Sometimes you have the best intentions.
"I'm going to give up wine for Lent."
"I'm going to wake up at 4:30am and run 5 miles a day."
"I'm not going to spend $5 every morning on a coffee."
And for awhile it goes well. It goes GREAT. You gave up the wine, you started waking up early to work out and you started making coffee in your Keurig at home.
Then one night you're out with your friends and you think "What the hell? It's one glass of wine. Does God REALLY care of I have a glass of wine during Lent? He's got bigger problems to deal with."
That is how it starts. Then the next time temptation steps in front of you it's easier to admit defeat. You cave.
I caved. I. Caved.
Last year I was on a fitness program and lost a crazy amount of weight. 100 pounds in fact. No wheat, dairy, sugar, coffee or alcohol. I followed the detox program that I completed successfully at Red Mountain Resort. I ran four miles a day and was laser focused. Then one day, I hurt myself or it was raining or I was hungry. The funny thing is that I don't even remember what it was that caused me to lose focus but I did. I lost focus and then I just lost my dedication.
The weight started to come back. I got busy. I didn't pay attention and I started to see all my hard work disappear. The old me, the me I didn't like all that much was coming back. I started beating myself up. I told myself that I was weak, that I couldn't do it. What was I thinking attempting a change so ambitious?
Then I realized something. I did it. Every second of every minute of every hour of every day I made a conscious choice to be healthy, to achieve a goal and I did it.
So, OK, I wandered off the path but the thing is this -- I knew where the path was. I understood what I needed to do to walk the path and how to get to the destination. There was physical proof that I could do it. This meant I could do it again. I thought about this and made a plan: How to get back on a program. It's like this:
- First. Forgive yourself. What you did, sabotaging yourself wasn't the smartest thing you've ever done but you stopped the behavior. Forgive the behavior and get over it. It's OK. It's always OK in the end. If it's not OK, it's not the end.

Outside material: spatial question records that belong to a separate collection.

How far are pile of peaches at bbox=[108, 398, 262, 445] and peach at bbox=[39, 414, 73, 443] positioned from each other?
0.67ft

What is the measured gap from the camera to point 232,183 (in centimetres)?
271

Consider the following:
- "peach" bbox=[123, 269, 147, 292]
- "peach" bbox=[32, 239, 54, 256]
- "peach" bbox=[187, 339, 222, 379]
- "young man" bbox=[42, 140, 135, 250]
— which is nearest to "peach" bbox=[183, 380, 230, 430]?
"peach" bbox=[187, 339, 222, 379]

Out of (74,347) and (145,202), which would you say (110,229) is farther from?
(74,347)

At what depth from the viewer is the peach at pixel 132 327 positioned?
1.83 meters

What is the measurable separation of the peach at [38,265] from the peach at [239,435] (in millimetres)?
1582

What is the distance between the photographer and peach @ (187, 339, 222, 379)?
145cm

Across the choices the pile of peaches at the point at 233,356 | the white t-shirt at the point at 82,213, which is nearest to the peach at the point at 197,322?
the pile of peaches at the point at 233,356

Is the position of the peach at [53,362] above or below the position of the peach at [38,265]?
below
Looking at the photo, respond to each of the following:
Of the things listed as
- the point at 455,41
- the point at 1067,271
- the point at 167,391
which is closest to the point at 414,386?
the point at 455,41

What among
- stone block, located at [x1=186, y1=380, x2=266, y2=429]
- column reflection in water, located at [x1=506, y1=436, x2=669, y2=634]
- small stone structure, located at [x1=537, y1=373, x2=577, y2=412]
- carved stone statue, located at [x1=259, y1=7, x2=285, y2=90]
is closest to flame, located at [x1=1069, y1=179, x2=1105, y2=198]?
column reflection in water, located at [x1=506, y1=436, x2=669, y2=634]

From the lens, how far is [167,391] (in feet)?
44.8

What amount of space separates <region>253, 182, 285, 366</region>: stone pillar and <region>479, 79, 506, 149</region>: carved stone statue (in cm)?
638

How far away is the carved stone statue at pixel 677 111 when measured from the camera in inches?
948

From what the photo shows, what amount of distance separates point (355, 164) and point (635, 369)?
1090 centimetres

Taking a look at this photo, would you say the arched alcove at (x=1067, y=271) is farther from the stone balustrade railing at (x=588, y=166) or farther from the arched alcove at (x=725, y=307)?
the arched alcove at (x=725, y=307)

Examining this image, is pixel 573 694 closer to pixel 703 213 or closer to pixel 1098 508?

- Get out your roadmap. Follow the path that worked for you before. (Drink more water with lime, walk 4 miles a day, delete white flour and sugar from your diet, whatever worked for you.) If you need a reminder of how to follow the path, call a nutrition equivalent of AAA and have someone write the directions for the journey down for you. There are experts out there just waiting to help guide you back on the right road.
- Set a goal. 100 days that you stopped smoking, 100 mornings of working out. 100 seems to be a magic number. It's only a little more than 3 months but saying "I __________ for 100 days!" seems like a much bigger accomplishment than 3 months." Set the goal. Write it on a Post-it. Make it the screensaver on your phone. Stick the Post-it to your bathroom mirror, your monitor at work. . . Set it in your mind so that when you close your eyes and see the number 100, you see a successful, happy you.
It's OK that you got sidetracked but it's time to come back and be strong. Be the you that makes you proud. OK? OK.